Der Sprecher der Landeskirche in Württemberg hebt ferner hervor, dass dem Grundgesetz eine strikte Trennung zwischen Kirche und Staat nicht zu entnehmen sei. Ergo müsse die Bundesrepublik nicht jede Glaubensbetätigung in ihren Institutionen verbieten. „Aber der Staat darf auch keine Religion privilegieren“, betont Peter. Das Christentum schreibe zwar keine festen Gebetszeiten vor, seine Anhänger begingen jedoch zum Beispiel gerne einen „Übergang“ wie eine Einschulung mit einem Gottesdienst. „Mancherorts fragen junge Christinnen und Christen auch nach Möglichkeiten, einen Schülergebetskreis oder einen Schülerbibelkreis in schulischen Räumen zu gestalten. Da wünschen wir uns, dass dieses in gleicher Weise gewährt wird“, konstatiert der Kirchenrat.

Kein Anspruch auf eine Gebetsraum

Das Kultusministerium hebt ebenfalls hervor, dass Schulen nicht als Raum zu verstehen seien, der von religiöser Praxis freizuhalten wäre. „Grundsätzlich sind die öffentlichen Schulen dazu aufgerufen, Schülerinnen und Schülern die Religionsausübung im Rahmen der allgemeinen gesetzlichen Vorgaben zu ermöglichen“, erklärt Pressesprecher Benedikt Reinhard. Ein Anspruch auf die Einrichtung von Gebetsräumen bestehe jedoch nicht. Wie viele Schulen zum Ramadan so einen Ort des Innehaltens im Portfolio haben, werde nicht erfasst.

Nicht dazu gehören auf jeden Fall das Ernst-Sigle-Gymnasium und die Philipp-Matthäus-Hahn-Gemeinschaftsschule in Kornwestheim. Weder von Schülern noch von Lehrern oder Eltern sei ein entsprechender Wunsch an die Leitungen herangetragen worden, berichtet Sandra Hennig, Pressesprecherin der Stadt Kornwestheim.

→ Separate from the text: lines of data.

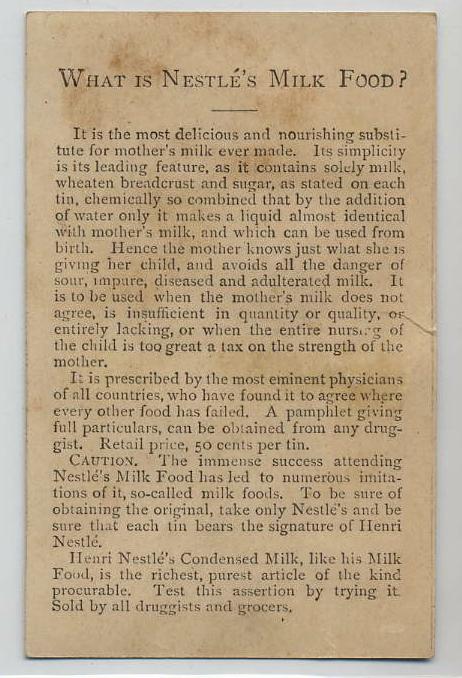 WHAT IS NESTLÉ'S MILK FOOD?

It is the most delicious and nourishing substitute for mother's milk ever made. Its simplicity is its leading feature, as it contains solely milk, wheaten breadcrust and sugar, as stated on each tin, chemically so combined that by the addition of water only it makes a liquid almost identical with mother's milk, and which can be used from birth. Hence the mother knows just what she is giving her child, and avoids all the danger of sour, impure, diseased and adulterated milk. It is to be used when the mother's milk does not agree, is insufficient in quantity or quality, or entirely lacking, or when the entire nursing of the child is too great a tax on the strength of the mother.

It is prescribed by the most eminent physicians of all countries, who have found it to agree where every other food has failed. A pamphlet giving full particulars, can be obtained from any druggist. Retail price, 50 cents per tin.

CAUTION. The immense success attending Nestlé's Milk Food has led to numerous imitations of it, so-called milk foods. To be sure of obtaining the original, take only Nestlé's and be sure that each tin bears the signature of Henri Nestlé.

Henri Nestlé's Condensed Milk, like his Milk Food, is the richest, purest article of the kind procurable. Test this assertion by trying it. Sold by all druggists and grocers.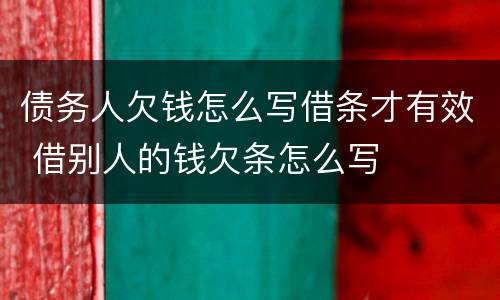 债务人欠钱怎么写借条才有效
借别人的钱欠条怎么写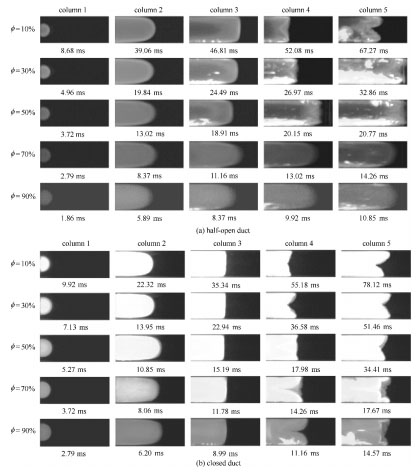 column 1 column 2 column 3 column 4 column 5

$\phi=10\%$
8.68 ms 39.06 ms 46.81 ms 52.08 ms 67.27 ms

$\phi=30\%$
4.96 ms 19.84 ms 24.49 ms 26.97 ms 32.86 ms

$\phi=50\%$
3.72 ms 13.02 ms 18.91 ms 20.15 ms 20.77 ms

$\phi=70\%$
2.79 ms 8.37 ms 11.16 ms 13.02 ms 14.26 ms

$\phi=90\%$
1.86 ms 5.89 ms 8.37 ms 9.92 ms 10.85 ms

(a) half-open duct

column 1 column 2 column 3 column 4 column 5

$\phi=10\%$
9.92 ms 22.32 ms 35.34 ms 55.18 ms 78.12 ms

$\phi=30\%$
7.13 ms 13.95 ms 22.94 ms 36.58 ms 51.46 ms

$\phi=50\%$
5.27 ms 10.85 ms 15.19 ms 17.98 ms 34.41 ms

$\phi=70\%$
3.72 ms 8.06 ms 11.78 ms 14.26 ms 17.67 ms

$\phi=90\%$
2.79 ms 6.20 ms 8.99 ms 11.16 ms 14.57 ms

(b) closed duct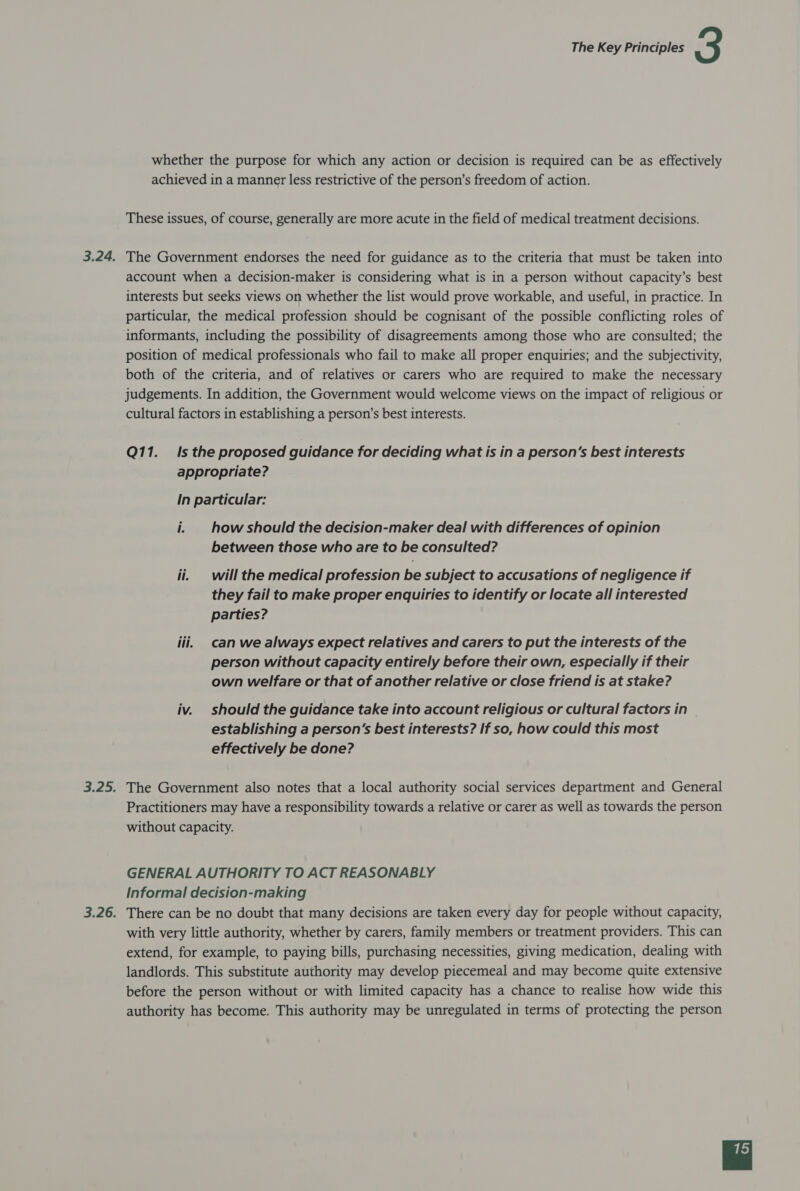 The Key Principles 3

whether the purpose for which any action or decision is required can be as effectively achieved in a manner less restrictive of the person's freedom of action.

These issues, of course, generally are more acute in the field of medical treatment decisions.

3.24. The Government endorses the need for guidance as to the criteria that must be taken into account when a decision-maker is considering what is in a person without capacity's best interests but seeks views on whether the list would prove workable, and useful, in practice. In particular, the medical profession should be cognisant of the possible conflicting roles of informants, including the possibility of disagreements among those who are consulted; the position of medical professionals who fail to make all proper enquiries; and the subjectivity, both of the criteria, and of relatives or carers who are required to make the necessary judgements. In addition, the Government would welcome views on the impact of religious or cultural factors in establishing a person's best interests.

Q11. Is the proposed guidance for deciding what is in a person's best interests appropriate?

In particular:

i. how should the decision-maker deal with differences of opinion between those who are to be consulted?

ii. will the medical profession be subject to accusations of negligence if they fail to make proper enquiries to identify or locate all interested parties?

iii. can we always expect relatives and carers to put the interests of the person without capacity entirely before their own, especially if their own welfare or that of another relative or close friend is at stake?

iv. should the guidance take into account religious or cultural factors in establishing a person's best interests? If so, how could this most effectively be done?

3.25. The Government also notes that a local authority social services department and General Practitioners may have a responsibility towards a relative or carer as well as towards the person without capacity.

GENERAL AUTHORITY TO ACT REASONABLY
Informal decision-making

3.26. There can be no doubt that many decisions are taken every day for people without capacity, with very little authority, whether by carers, family members or treatment providers. This can extend, for example, to paying bills, purchasing necessities, giving medication, dealing with landlords. This substitute authority may develop piecemeal and may become quite extensive before the person without or with limited capacity has a chance to realise how wide this authority has become. This authority may be unregulated in terms of protecting the person

15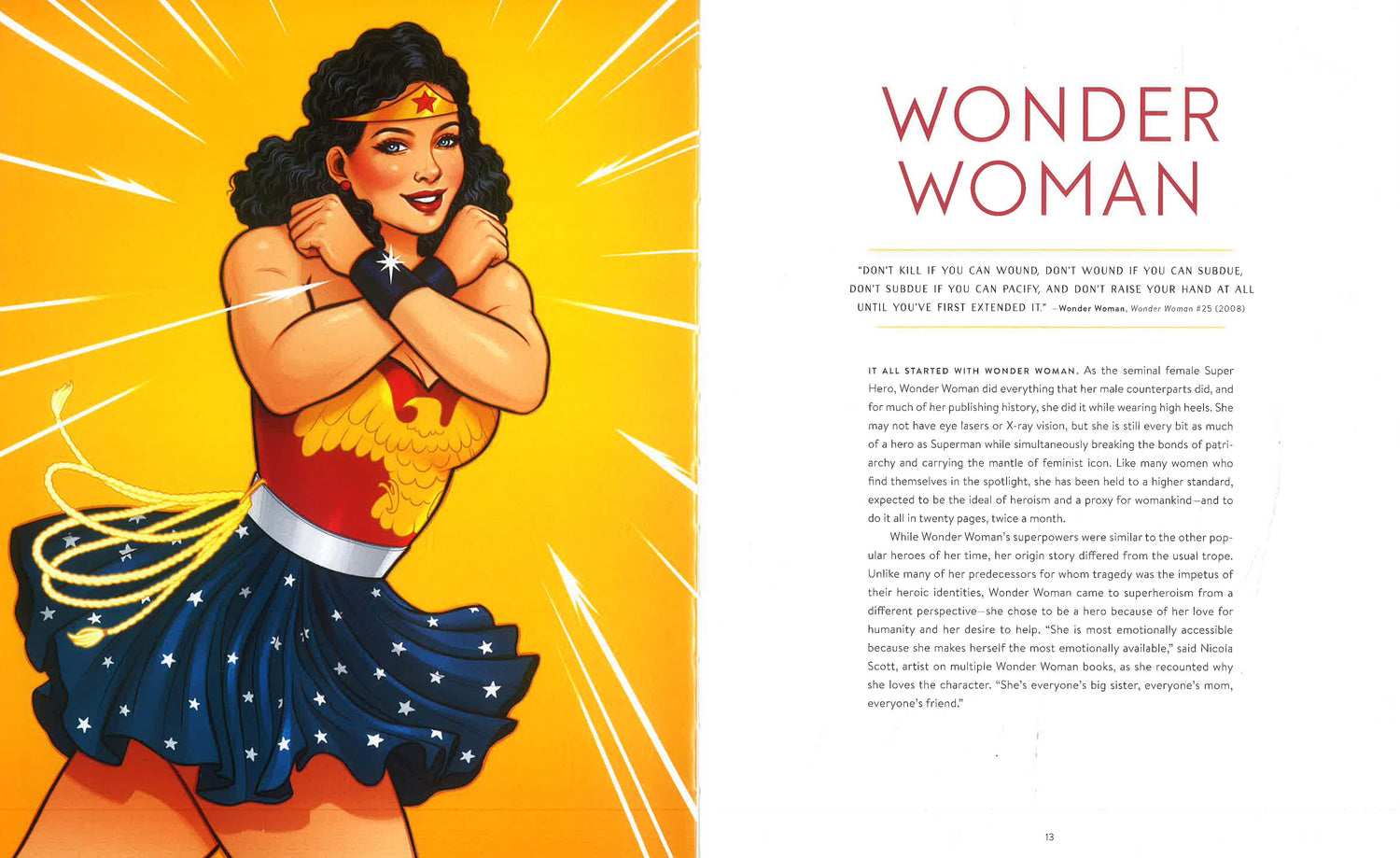 WONDER WOMAN

"DON'T KILL IF YOU CAN WOUND, DON'T WOUND IF YOU CAN SUBDUE, DON'T SUBDUE IF YOU CAN PACIFY, AND DON'T RAISE YOUR HAND AT ALL UNTIL YOU'VE FIRST EXTENDED IT." —Wonder Woman, Wonder Woman #25 (2008)

IT ALL STARTED WITH WONDER WOMAN. As the seminal female Super Hero, Wonder Woman did everything that her male counterparts did, and for much of her publishing history, she did it while wearing high heels. She may not have eye lasers or X-ray vision, but she is still every bit as much of a hero as Superman while simultaneously breaking the bonds of patriarchy and carrying the mantle of feminist icon. Like many women who find themselves in the spotlight, she has been held to a higher standard, expected to be the ideal of heroism and a proxy for womankind—and to do it all in twenty pages, twice a month.

While Wonder Woman's superpowers were similar to the other popular heroes of her time, her origin story differed from the usual trope. Unlike many of her predecessors for whom tragedy was the impetus of their heroic identities, Wonder Woman came to superheroism from a different perspective—she chose to be a hero because of her love for humanity and her desire to help. "She is most emotionally accessible because she makes herself the most emotionally available," said Nicola Scott, artist on multiple Wonder Woman books, as she recounted why she loves the character. "She's everyone's big sister, everyone's mom, everyone's friend."

13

Fasten und Schule: passt das zusammen?

Verzicht
Der Ramadan ist der islamische Fastenmonat. Das heißt: Tagsüber dürfen Gläubige in der Regel tagsüber weder Essen noch Getränke noch Genussmittel zu sich nehmen. In diesem Jahr hat der Ramadan am 22. März begonnen. Er endet am 21. April. Erinnert wird mit dem Ramadan daran, dass in diesem neunten Monat des islamischen Mondkalenders der Koran herabgesandt worden sei.

Hinweis
Wollen auch Heranwachsende fasten, sei dies grundsätzlich von der Glaubensfreiheit gedeckt, erklärt das Kultusministerium. Die Schulleitungen seien aber angehalten, die Erziehungsberechtigten darauf hinzuweisen, „dass eine Gesundheitsgefährdung unbedingt vermieden werden sollte und die Pflicht zur ordnungsgemäßen Teilnahme am Unterricht und an den übrigen verbindlichen Schulveranstaltungen weiterhin besteht“. Die Schulen müssten allerdings auch auf körperliche Leistungseinschränkungen, Schwächeanfälle oder Konzentrationsstörungen „angemessen reagieren“, also beispielsweise darauf verzichten, dass die betreffenden Kinder im Sport an besonders anstrengenden Aktivitäten teilnehmen.